Member of the Legislative Assembly of Alberta
- In office October 28, 1918 – July 18, 1921
- Preceded by: Edward Michener
- Succeeded by: George Smith
- Constituency: Red Deer

Personal details
- Born: June 6, 1859 Grand Banks of Newfoundland
- Died: December 24, 1937 (aged 78)
- Party: Liberal
- Occupation: politician

= John Gaetz =

Canadian politician

John Jost Gaetz (June 6, 1859 – December 24, 1937) was a provincial politician from Alberta, Canada. He served as a member of the Legislative Assembly of Alberta from 1918 to 1921 sitting with the Liberal caucus in government.

==Early life==
Gaetz moved to the Red Deer area with his mother Catherine Gaetz in the fall of 1885. They applied for and got homesteads in the area. The area is now known as the Gaetz Lakes Sanctuary.

==Political career==
Gaetz ran for a seat as the Liberal candidate in a by-election held on October 28, 1918. He won the district easily over Conservative candidate F.W. Galbraith.

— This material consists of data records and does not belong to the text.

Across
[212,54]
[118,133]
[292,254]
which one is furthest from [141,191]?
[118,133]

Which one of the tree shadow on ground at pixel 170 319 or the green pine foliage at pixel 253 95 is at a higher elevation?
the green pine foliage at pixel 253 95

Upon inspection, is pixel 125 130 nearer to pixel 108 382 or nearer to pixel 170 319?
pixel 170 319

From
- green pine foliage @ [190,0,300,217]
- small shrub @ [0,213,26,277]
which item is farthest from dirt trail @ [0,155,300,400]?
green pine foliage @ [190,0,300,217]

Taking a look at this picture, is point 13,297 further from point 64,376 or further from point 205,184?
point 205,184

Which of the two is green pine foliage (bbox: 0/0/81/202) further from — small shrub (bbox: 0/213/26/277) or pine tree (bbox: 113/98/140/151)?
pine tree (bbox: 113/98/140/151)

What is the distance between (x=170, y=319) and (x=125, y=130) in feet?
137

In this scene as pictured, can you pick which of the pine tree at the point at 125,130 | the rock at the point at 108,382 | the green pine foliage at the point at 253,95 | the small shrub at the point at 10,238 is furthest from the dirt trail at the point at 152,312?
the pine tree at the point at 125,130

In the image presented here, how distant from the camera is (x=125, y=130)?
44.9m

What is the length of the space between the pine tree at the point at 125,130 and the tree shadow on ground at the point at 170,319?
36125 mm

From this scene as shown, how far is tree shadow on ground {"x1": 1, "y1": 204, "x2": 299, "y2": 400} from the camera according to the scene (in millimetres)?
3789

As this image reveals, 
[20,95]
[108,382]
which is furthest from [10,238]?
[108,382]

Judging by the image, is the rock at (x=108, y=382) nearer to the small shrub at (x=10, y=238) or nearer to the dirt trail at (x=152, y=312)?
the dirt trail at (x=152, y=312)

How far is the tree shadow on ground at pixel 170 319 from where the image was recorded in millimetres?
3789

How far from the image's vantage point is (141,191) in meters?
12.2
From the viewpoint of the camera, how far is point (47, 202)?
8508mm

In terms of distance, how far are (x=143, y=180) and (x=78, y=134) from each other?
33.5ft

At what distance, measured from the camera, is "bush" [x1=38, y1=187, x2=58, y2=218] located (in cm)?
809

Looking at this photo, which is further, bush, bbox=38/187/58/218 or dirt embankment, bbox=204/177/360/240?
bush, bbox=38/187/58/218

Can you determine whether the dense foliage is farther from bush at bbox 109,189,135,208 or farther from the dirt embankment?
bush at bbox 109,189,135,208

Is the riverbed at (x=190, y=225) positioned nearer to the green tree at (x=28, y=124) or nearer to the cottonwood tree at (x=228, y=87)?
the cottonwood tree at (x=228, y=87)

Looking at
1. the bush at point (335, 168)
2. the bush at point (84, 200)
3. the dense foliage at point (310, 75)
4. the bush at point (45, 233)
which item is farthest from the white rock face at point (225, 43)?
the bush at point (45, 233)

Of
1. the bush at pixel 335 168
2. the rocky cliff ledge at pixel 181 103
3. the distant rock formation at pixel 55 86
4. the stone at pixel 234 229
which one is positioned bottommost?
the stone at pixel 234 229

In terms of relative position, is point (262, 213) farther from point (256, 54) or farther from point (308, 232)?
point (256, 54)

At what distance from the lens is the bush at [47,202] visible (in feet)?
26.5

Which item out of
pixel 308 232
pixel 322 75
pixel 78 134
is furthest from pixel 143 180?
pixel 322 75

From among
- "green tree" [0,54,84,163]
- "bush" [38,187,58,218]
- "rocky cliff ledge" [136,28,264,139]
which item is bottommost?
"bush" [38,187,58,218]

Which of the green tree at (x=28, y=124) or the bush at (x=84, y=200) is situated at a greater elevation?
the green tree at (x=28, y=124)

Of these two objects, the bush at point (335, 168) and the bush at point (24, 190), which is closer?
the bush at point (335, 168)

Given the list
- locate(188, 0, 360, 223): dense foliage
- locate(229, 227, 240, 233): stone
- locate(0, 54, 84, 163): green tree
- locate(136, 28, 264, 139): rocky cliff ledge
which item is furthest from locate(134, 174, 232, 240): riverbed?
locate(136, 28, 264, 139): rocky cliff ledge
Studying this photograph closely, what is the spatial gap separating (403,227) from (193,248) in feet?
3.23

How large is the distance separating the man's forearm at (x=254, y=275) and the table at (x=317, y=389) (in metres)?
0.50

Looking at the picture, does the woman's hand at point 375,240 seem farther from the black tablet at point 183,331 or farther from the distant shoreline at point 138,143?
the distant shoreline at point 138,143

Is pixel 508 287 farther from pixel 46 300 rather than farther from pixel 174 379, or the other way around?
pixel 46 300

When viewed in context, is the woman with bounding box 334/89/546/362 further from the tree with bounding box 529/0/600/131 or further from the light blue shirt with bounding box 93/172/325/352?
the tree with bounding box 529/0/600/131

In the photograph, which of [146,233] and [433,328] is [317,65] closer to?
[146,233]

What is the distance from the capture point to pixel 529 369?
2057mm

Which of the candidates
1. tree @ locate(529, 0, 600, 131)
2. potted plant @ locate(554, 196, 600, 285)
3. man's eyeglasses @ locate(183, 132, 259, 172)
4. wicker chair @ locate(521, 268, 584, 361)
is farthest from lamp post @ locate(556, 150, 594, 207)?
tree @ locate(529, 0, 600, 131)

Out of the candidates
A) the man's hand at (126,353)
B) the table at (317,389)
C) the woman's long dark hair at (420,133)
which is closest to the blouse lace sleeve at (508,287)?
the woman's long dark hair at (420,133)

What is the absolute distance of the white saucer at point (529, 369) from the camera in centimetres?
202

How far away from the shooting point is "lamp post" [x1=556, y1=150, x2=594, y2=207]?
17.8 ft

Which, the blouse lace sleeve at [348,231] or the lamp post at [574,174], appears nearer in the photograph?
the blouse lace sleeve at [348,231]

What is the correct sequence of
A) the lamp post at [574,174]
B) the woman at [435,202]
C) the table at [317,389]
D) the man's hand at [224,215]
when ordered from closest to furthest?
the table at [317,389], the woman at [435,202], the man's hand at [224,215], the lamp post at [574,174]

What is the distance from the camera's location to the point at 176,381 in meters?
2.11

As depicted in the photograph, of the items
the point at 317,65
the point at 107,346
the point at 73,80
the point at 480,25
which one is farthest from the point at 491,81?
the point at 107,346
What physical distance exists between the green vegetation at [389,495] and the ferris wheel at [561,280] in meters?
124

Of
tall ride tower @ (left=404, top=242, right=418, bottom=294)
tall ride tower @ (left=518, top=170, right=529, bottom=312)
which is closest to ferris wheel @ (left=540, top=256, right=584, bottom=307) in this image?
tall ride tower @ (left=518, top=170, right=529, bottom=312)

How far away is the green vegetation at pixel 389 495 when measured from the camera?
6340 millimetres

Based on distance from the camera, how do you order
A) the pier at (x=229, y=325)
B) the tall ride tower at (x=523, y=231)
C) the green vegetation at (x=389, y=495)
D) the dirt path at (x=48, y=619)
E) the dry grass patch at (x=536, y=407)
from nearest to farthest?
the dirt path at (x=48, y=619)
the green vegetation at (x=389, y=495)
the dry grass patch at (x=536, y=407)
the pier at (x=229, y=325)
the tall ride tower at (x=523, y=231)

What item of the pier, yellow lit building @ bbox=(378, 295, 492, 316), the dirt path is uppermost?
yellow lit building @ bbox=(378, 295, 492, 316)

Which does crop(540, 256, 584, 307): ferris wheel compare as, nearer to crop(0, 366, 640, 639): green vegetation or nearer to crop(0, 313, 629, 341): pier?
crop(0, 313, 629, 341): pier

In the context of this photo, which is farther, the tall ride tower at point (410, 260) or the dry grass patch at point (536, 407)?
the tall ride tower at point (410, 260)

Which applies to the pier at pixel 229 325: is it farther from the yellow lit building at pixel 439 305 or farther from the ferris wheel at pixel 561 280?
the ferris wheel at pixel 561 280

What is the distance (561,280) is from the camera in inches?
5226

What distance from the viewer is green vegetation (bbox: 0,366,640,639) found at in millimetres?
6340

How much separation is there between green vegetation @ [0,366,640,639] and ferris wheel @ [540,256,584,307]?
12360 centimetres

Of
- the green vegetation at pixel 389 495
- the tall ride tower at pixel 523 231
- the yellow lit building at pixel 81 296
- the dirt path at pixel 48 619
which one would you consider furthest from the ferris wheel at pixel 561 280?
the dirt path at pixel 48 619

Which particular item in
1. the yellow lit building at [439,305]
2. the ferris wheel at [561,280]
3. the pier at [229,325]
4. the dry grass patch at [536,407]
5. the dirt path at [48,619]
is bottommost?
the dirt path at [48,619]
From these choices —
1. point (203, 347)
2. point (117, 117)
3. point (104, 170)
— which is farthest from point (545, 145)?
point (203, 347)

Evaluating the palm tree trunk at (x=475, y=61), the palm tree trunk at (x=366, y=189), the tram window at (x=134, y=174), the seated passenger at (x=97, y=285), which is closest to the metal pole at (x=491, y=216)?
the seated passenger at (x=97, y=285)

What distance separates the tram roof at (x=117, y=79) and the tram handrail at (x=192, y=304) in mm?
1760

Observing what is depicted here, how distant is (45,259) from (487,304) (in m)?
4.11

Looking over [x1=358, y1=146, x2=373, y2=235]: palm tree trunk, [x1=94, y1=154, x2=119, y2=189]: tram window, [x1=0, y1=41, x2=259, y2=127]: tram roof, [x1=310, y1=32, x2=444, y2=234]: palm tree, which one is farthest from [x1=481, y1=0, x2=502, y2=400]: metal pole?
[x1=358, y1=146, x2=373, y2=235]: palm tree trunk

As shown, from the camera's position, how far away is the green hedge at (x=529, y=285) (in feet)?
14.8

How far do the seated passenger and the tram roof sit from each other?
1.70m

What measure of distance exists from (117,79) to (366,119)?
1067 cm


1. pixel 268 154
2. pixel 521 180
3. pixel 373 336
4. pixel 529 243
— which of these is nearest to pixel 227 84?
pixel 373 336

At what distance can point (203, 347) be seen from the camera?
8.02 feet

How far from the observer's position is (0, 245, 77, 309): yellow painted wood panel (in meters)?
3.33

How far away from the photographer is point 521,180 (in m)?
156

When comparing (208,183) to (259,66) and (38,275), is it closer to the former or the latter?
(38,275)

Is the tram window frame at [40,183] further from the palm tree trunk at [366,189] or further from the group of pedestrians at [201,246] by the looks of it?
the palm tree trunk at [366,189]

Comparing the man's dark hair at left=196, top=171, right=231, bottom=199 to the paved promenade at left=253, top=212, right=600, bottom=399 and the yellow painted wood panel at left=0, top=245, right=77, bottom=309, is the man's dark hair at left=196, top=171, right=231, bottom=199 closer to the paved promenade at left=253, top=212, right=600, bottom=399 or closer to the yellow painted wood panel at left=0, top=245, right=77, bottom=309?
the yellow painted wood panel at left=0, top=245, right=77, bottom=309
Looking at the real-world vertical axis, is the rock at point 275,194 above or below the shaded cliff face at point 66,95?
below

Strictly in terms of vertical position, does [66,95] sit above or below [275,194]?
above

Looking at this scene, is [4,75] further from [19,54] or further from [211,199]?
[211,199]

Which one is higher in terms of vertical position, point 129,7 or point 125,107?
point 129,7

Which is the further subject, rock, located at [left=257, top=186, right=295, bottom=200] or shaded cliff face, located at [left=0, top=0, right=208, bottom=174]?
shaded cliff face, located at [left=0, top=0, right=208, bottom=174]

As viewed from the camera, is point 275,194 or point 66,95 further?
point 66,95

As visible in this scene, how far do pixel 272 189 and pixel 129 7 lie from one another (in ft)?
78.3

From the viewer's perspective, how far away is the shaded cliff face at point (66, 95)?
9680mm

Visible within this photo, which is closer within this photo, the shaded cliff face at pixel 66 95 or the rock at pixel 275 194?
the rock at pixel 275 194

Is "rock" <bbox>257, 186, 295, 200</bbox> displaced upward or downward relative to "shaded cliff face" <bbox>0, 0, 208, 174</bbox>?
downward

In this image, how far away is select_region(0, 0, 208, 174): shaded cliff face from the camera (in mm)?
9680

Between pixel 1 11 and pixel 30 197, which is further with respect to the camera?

Gaetz ran for a second term in the 1921 Alberta general election. He was easily defeated by United Farmers candidate George Smith in a two way race.

Gaetz attempted to win his seat back in the 1926 Alberta general election. He faced off against Smith for the second time and Conservative candidate William Payne. The race was hotly contested Gaetz finished third and was eliminated on the first count. His second preferences put Smith over the top.